My best friend is my hi-fi
From the department of small things I feel like complaining about, because that is also a human instinct: I did not hear the Neighborhoods at the Boston GreenFest last night. Fortunately it was a free concert, so there were no fixed plans I had to break, but I had really been hoping. This is the band I discovered in January when they opened for Mission of Burma at the Somerville Theatre; I described them enthusiastically and somewhat incoherently to
nineweaving as soon as I got home:
I had heard of [the Neighborhoods] only insofar as Eric had mentioned them as another band from the Boston punk scene that I would really like, but he never played me any of their songs; I hadn't realized they were still (or in this case, again) performing. There are three of them. You must understand first that their guitarist and frontman, Dave Minehan, looks strikingly like David Bowie as Jareth: the same slashed eyebrows and freefall mop of hair, except that he is wearing a horizontally striped sweater and a coonskin cap, which loses the latter section of its tail in the first song as he bounces around the stage; he will eventually pogo so hard that the whole piece of haberdashery flies off his head and commits suicide somewhere in the drum kit. Understand next that the bass player, Lee Harrington, has the mild and slightly perplexed, nut-shaped face of a British character actor, with suit jacket and brows to match, but he wears bright black-and-white tennis shoes and periodically launches into deadpan politically conservative rants, so the overall impression is that someone upstairs just screwed up and made Stephen Colbert a Time Lord. The drummer, Johnny Lynch, is just a pleasant-looking, heavyset guy who doesn't look fazed by either of them. And then their music is audibly punk, but with a poppy bounce to about half the songs, and really good lyrics, some of which twist off in directions that probably should have been suggested by the coonskin cap and the rants; life is a pawnshop, fire is coming, and what sounds like a straight rock reminiscence about a burnt-out friend turns into the anthemic "Tommy's gone, but he is not forgotten / Tommy's gone, 'cause his liver it was rotten / But his heart was made of gold" with lines about how the narrator used to see him all the time when he worked at the liquor store. Supposedly Eric has some of their CDs which he will now transfer to me, but I may have to hunt them down myself. They were strange. I approve.

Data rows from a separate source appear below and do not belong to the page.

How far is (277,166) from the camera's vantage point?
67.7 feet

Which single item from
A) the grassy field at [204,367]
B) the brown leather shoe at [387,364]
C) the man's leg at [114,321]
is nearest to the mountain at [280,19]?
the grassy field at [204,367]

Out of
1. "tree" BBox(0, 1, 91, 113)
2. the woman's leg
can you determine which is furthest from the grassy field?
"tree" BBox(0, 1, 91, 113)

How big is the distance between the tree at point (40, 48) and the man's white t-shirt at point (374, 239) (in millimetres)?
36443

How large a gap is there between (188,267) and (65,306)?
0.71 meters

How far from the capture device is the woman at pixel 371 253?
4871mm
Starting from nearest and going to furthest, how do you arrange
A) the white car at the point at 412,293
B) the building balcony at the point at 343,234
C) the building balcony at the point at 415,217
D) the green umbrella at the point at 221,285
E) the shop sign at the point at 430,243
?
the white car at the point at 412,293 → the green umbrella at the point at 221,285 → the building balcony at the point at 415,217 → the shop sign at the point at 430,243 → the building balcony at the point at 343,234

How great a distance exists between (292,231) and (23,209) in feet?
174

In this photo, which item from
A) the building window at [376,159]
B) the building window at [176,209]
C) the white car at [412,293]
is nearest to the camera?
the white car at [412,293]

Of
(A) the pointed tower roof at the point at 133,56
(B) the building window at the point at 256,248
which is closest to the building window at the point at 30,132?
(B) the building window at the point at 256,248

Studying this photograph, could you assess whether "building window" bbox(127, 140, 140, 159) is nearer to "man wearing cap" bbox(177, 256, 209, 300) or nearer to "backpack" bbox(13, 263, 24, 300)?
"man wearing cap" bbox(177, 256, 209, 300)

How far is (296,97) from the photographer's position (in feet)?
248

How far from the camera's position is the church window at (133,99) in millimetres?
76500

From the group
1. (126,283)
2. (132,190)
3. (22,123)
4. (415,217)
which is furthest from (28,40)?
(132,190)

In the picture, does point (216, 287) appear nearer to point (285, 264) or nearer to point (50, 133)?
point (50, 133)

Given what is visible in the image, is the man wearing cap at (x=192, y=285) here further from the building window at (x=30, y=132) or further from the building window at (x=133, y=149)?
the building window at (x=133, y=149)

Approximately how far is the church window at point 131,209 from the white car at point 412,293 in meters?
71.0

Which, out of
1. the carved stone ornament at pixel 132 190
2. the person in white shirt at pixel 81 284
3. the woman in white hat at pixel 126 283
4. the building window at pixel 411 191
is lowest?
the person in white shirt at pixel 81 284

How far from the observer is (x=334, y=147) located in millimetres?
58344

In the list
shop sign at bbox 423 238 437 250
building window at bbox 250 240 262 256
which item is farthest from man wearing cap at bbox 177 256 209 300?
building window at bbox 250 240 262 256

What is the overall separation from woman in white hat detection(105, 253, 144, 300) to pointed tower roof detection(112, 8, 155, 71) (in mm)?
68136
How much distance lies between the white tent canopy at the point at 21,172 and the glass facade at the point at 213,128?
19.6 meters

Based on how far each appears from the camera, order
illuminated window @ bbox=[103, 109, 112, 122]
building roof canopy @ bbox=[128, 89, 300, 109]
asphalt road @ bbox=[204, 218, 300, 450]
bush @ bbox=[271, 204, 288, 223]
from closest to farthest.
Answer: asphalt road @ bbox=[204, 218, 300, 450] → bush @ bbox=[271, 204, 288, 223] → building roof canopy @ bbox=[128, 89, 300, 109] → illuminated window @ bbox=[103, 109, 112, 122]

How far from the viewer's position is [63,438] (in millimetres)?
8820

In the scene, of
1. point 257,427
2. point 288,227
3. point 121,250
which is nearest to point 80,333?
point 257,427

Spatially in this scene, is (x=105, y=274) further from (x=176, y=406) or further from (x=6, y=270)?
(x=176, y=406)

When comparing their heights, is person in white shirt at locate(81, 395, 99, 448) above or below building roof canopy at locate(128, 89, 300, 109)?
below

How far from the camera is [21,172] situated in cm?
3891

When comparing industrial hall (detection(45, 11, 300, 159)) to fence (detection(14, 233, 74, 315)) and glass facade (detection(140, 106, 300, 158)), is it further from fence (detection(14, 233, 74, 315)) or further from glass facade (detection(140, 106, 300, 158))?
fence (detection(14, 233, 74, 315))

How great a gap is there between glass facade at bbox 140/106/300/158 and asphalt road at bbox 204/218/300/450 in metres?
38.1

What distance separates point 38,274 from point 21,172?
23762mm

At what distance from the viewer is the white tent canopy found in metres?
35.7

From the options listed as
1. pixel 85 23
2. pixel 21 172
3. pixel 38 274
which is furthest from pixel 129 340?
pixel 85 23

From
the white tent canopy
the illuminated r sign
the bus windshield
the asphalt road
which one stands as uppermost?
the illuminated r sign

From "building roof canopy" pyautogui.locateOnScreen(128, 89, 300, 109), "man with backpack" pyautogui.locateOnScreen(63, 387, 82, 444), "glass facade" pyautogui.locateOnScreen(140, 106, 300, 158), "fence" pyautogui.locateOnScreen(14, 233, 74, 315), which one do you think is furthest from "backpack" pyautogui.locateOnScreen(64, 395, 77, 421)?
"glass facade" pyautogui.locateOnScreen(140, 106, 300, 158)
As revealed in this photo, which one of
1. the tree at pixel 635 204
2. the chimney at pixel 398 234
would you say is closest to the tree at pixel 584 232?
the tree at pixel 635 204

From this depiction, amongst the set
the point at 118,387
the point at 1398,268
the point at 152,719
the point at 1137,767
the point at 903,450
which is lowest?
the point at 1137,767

And their CDs are not bad, but all of the songs I could compare from the show in Somerville ("Real Stories," "Innocence Lost," "Tommy," "Fire Is Coming," "Pure and Easy," and "Prettiest Girl"—the other four being unknown to Eric or existing only on a taped-off-the-radio cassette he has not yet succeeded in digging up for me) were firecrackers live. I had been looking forward to future shows. So my heart won't snap in half, but I am sorry I missed this one. Did anyone else get the chance?
I had heard of [the Neighborhoods] only insofar as Eric had mentioned them as another band from the Boston punk scene that I would really like, but he never played me any of their songs; I hadn't realized they were still (or in this case, again) performing. There are three of them. You must understand first that their guitarist and frontman, Dave Minehan, looks strikingly like David Bowie as Jareth: the same slashed eyebrows and freefall mop of hair, except that he is wearing a horizontally striped sweater and a coonskin cap, which loses the latter section of its tail in the first song as he bounces around the stage; he will eventually pogo so hard that the whole piece of haberdashery flies off his head and commits suicide somewhere in the drum kit. Understand next that the bass player, Lee Harrington, has the mild and slightly perplexed, nut-shaped face of a British character actor, with suit jacket and brows to match, but he wears bright black-and-white tennis shoes and periodically launches into deadpan politically conservative rants, so the overall impression is that someone upstairs just screwed up and made Stephen Colbert a Time Lord. The drummer, Johnny Lynch, is just a pleasant-looking, heavyset guy who doesn't look fazed by either of them. And then their music is audibly punk, but with a poppy bounce to about half the songs, and really good lyrics, some of which twist off in directions that probably should have been suggested by the coonskin cap and the rants; life is a pawnshop, fire is coming, and what sounds like a straight rock reminiscence about a burnt-out friend turns into the anthemic "Tommy's gone, but he is not forgotten / Tommy's gone, 'cause his liver it was rotten / But his heart was made of gold" with lines about how the narrator used to see him all the time when he worked at the liquor store. Supposedly Eric has some of their CDs which he will now transfer to me, but I may have to hunt them down myself. They were strange. I approve.
And their CDs are not bad, but all of the songs I could compare from the show in Somerville ("Real Stories," "Innocence Lost," "Tommy," "Fire Is Coming," "Pure and Easy," and "Prettiest Girl"—the other four being unknown to Eric or existing only on a taped-off-the-radio cassette he has not yet succeeded in digging up for me) were firecrackers live. I had been looking forward to future shows. So my heart won't snap in half, but I am sorry I missed this one. Did anyone else get the chance?

no subject
They're in Boston. I think there's a good chance.